Si les compositions montrent un savoir-faire respectable, aucune n'arrive à susciter le moindre enthousiasme. Seules les dynamiques "
Poison Ivy" aux exquis leads de guitare chromée, l'Up tempo "Say What You Want" et son riff incendiaire soutenu d'un refrain aux chœurs grandioses, l'entrainant "Underwater", et le "The Wooden Monster" aux lignes et solo de claviers et guitare moderne limite progressif, font leur petit effet.
Tout ça sent toujours le travail bien fait et incroyablement appliqué, à l'image du chant de Marcie Free très en voix et toujours aussi convaincante, et cela quel que soit le style. Malheureusement, le reste de l'opus ne sera pas du même tonneau. À savoir des titres redondants, sans entrain et donc assez loin du
Hard Rock FM entrainant et dynamique que proposait le groupe à ses débuts.
En témoignent les très génériques, "Talked You
Out of Loving Me", l'éponyme à la longueur excessive et de la ballade de service "Catch Up to Yesterday", mièvre au possible et à des années-lumière de l'émouvante "To Be Your Everything" du premier album du groupe paru en 1992.
Même le chaloupé et pourtant réussi "Everyone Loves You When You're
Dead" au chant prenant et jeu de basse groovy signé Tony Franklin (
The Firm,
Blue Murder, etc.) puis "
Freedom is a
Fight" et sa belle et délicate introduction de guitare acoustique, manquent d'énergie.

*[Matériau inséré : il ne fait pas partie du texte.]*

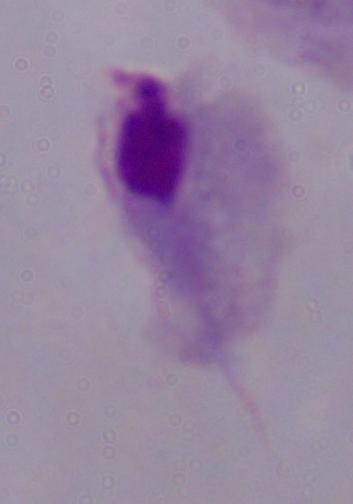
identification = trichomonad
modality = photomicrograph
magnification = 1000x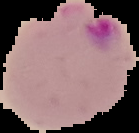
malaria status = parasitized
image type = segmented cell region on a black background
preparation = thin blood film
image size = 139×133 pixels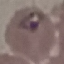

Result: malaria parasites identified. Thin blood smear. Photographed with a smartphone camera at the microscope eyepiece. Cell patch, automatically extracted from a larger field of view and resized to 64 × 64 pixels. Giemsa stain.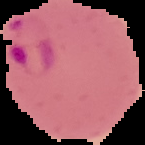
Summary:
  - Preparation: thin blood film
  - Image type: segmented cell region with the area outside set to black
  - Result: malaria parasites detected
  - Image size: 145×145 pixels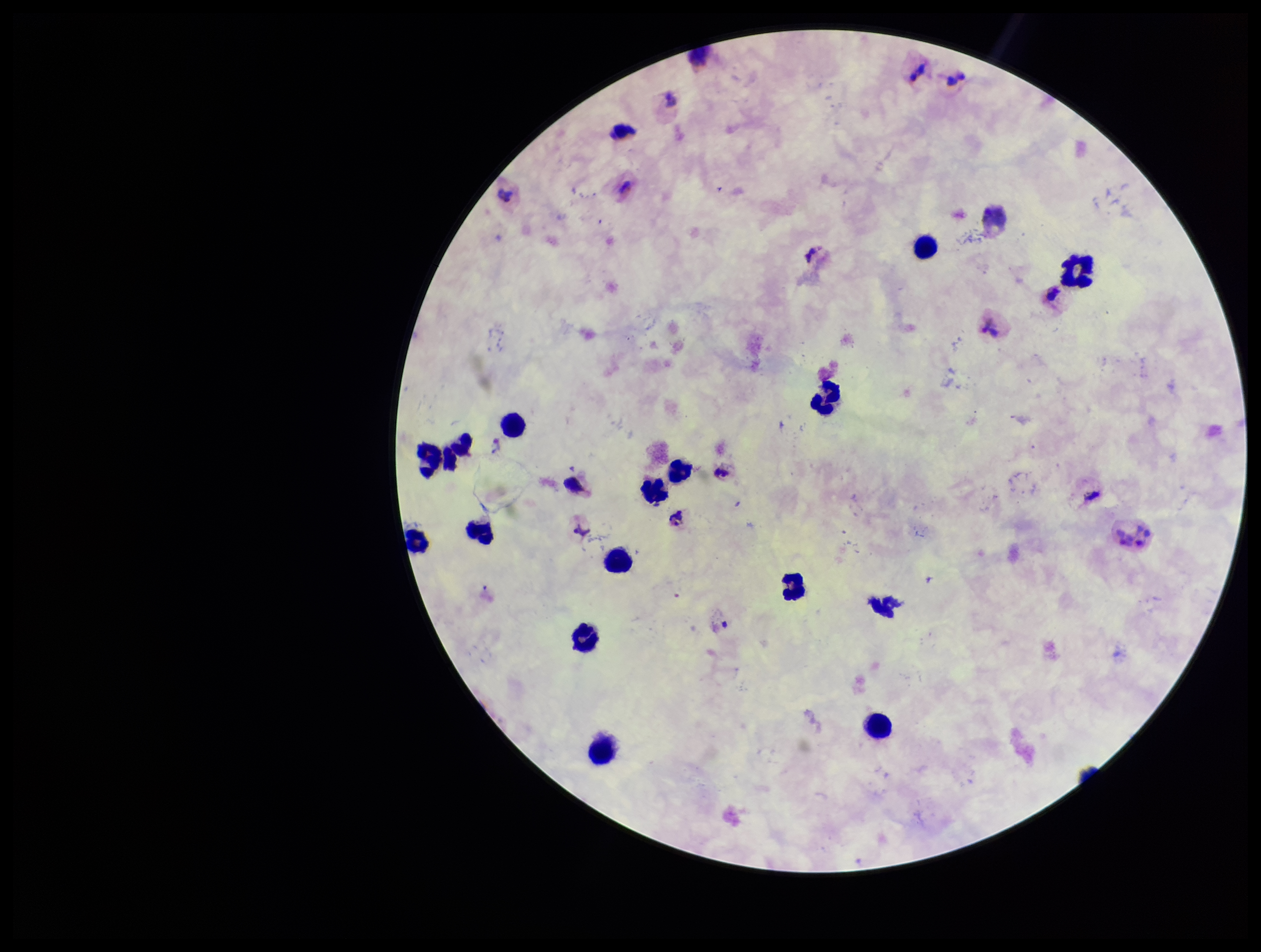
Species reported for this patient: Plasmodium vivax. Image is 1261×952 pixels. Plasmodium parasites: detected. Leukocyte count: 15. Parasite count: 3. Preparation: thick blood smear. Giemsa stain. Smartphone photograph taken through the eyepiece of a microscope. One field from this slide. Patient malaria status: positive.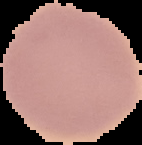
Summary:
  - Preparation: thin blood film
  - Image type: cell region segmented out of the field of view; surrounding area masked to black
  - Result: no malaria parasites detected
  - Image size: 142×145 pixels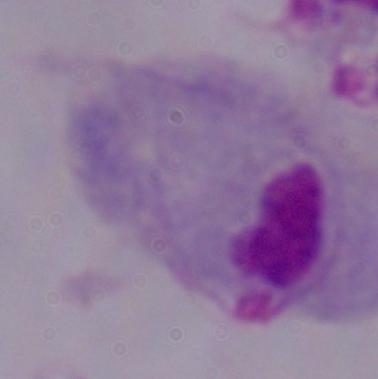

Et si le disque se termine sur un rampant "We Are Here to Stay" à l'agréable parfum des eighties, (on ne s'attardera pas sur les nouvelles versions désastreuses de To Be Your Everything et Let's Talk About Love), cela ne suffit pas pour convaincre pleinement. En effet, le groupe semble souvent en pilotage automatique complet et peine dans ces moments à transmettre une quelconque émotion ou retenir l'intérêt de l'auditeur.
Même s'il recèle une petite moitié de titres plutôt réussis et dignes d'intérêt, dans son ensemble l'écoute de ce
Our Glass House s'avère des plus ennuyeuses. En effet, nous sommes plutôt loin du début et de l'excellent éponyme de 1992 ou des plutôt réussis que sont "World
Collide" (2010) et
Big Blue World paru l'année dernière. Ajoutée à cela une production manquant cruellement de relief voire de profondeur, et vous obtenez là un disque très moyen, plat, pas véritablement audacieux et pauvre en guitares offensives et mordantes.
Au final,
Our Glass House est une déception d'où ne surnage qu'une ambiance popy et radiophonique comme il en pullulait dans les années 80.
ah je vais voir si je vais me le prendre quand meme ?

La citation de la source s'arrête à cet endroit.